Assigned task: Going through the records that follow, please count the lines with "Connochaetes" in them and give only the count.

*** Opening of Dataset records ***

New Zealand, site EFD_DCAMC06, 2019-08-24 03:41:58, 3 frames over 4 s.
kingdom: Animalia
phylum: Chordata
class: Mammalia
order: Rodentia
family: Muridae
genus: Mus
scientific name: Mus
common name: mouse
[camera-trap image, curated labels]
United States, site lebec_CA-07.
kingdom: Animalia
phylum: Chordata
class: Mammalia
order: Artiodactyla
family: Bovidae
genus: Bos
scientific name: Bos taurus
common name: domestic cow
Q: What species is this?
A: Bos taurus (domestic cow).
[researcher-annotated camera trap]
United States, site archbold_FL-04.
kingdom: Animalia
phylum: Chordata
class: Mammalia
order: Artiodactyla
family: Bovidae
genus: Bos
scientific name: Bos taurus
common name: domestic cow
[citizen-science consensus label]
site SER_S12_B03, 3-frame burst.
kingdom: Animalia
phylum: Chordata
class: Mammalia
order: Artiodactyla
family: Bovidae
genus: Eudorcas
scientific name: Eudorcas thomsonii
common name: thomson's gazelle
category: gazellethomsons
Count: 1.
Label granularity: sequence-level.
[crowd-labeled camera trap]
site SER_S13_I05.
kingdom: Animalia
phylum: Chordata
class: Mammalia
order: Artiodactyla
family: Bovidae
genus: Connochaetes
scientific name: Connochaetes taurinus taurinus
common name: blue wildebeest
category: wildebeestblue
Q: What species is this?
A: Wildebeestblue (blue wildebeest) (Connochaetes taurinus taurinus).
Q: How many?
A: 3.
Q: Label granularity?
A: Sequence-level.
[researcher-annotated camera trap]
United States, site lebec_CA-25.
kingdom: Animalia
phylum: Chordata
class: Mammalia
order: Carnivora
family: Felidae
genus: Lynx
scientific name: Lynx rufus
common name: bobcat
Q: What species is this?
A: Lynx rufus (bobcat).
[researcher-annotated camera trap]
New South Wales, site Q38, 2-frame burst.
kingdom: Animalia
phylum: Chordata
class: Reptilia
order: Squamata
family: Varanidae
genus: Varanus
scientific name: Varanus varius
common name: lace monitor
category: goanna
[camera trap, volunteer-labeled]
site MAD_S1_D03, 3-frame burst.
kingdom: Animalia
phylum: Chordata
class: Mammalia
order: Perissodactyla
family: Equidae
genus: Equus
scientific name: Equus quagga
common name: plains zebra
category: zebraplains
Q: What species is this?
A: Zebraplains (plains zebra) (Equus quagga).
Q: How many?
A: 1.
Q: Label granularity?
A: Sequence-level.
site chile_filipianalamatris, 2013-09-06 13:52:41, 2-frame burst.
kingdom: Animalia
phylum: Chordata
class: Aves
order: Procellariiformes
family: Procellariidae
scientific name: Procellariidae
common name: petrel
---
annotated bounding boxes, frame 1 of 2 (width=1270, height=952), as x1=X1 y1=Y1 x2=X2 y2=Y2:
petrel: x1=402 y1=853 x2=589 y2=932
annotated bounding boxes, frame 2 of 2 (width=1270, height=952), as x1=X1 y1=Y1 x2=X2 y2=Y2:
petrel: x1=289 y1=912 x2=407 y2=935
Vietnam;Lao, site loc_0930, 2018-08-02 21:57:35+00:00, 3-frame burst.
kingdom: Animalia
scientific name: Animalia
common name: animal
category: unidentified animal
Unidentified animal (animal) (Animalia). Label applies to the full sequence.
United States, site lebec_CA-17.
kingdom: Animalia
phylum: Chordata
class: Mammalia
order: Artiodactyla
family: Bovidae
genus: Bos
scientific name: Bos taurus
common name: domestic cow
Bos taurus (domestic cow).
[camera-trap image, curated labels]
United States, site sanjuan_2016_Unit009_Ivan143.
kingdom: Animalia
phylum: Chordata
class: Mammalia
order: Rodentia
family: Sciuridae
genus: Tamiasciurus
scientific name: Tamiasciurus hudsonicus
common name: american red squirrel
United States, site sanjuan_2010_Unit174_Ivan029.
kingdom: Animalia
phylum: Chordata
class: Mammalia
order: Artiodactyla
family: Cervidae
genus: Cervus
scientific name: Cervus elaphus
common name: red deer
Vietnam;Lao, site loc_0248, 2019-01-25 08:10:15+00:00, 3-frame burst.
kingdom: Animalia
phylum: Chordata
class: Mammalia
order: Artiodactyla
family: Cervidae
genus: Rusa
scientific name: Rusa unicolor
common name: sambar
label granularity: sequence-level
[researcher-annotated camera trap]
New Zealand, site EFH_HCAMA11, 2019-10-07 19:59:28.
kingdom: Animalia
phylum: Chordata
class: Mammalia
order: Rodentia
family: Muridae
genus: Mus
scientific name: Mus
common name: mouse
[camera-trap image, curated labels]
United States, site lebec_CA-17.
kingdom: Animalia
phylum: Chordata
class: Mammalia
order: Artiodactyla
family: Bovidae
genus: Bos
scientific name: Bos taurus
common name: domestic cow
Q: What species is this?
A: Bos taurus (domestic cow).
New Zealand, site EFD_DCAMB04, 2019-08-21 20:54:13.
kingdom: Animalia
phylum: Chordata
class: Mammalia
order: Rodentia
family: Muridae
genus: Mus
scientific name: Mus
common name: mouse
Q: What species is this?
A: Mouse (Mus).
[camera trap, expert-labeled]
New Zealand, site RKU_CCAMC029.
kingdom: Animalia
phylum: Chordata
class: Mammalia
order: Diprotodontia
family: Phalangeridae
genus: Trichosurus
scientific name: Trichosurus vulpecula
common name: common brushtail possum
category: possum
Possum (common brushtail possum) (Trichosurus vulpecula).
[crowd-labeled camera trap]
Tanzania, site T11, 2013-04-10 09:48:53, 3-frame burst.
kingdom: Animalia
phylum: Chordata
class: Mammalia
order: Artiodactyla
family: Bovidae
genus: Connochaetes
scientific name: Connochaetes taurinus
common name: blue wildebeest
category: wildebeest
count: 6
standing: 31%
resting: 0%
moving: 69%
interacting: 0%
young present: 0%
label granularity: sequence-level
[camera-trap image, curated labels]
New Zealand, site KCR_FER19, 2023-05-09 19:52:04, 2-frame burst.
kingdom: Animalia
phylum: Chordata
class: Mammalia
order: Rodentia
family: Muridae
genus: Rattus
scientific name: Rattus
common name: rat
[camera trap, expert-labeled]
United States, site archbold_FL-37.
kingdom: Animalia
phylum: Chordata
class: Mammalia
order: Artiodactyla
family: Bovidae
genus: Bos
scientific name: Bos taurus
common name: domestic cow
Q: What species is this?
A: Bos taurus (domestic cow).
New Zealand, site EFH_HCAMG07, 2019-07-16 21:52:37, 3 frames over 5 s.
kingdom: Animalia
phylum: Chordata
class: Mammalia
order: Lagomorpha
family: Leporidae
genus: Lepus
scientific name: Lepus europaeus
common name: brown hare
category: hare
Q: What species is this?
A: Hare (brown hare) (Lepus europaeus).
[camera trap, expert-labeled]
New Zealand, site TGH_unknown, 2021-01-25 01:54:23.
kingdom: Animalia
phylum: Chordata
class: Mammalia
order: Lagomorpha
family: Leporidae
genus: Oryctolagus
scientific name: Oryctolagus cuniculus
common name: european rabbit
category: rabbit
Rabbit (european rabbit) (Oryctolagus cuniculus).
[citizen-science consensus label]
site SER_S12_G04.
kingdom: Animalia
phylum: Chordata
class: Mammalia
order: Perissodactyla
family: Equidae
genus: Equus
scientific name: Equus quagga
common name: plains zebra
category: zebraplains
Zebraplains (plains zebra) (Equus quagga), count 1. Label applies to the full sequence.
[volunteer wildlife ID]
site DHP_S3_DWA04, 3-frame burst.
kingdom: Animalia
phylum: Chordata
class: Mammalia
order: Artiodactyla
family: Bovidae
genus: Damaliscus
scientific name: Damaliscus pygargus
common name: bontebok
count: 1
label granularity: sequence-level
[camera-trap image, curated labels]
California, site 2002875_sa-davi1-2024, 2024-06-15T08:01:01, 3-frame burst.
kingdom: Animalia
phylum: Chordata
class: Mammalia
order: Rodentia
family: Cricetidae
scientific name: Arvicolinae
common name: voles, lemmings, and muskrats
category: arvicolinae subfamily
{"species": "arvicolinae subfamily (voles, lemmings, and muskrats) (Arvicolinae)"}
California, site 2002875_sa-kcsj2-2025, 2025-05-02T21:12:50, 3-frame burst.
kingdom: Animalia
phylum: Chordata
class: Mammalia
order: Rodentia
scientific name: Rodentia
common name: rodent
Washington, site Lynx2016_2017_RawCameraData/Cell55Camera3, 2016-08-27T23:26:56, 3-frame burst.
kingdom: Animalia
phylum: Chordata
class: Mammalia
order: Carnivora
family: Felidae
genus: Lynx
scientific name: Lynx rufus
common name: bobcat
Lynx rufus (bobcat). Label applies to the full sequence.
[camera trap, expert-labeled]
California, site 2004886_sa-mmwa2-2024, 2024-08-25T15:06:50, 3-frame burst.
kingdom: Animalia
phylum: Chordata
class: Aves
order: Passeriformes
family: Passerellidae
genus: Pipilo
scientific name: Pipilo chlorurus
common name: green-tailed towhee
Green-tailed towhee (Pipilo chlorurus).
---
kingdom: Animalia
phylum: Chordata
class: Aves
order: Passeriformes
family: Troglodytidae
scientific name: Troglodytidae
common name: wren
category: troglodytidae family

*** Close of Dataset records ***

Task response: 5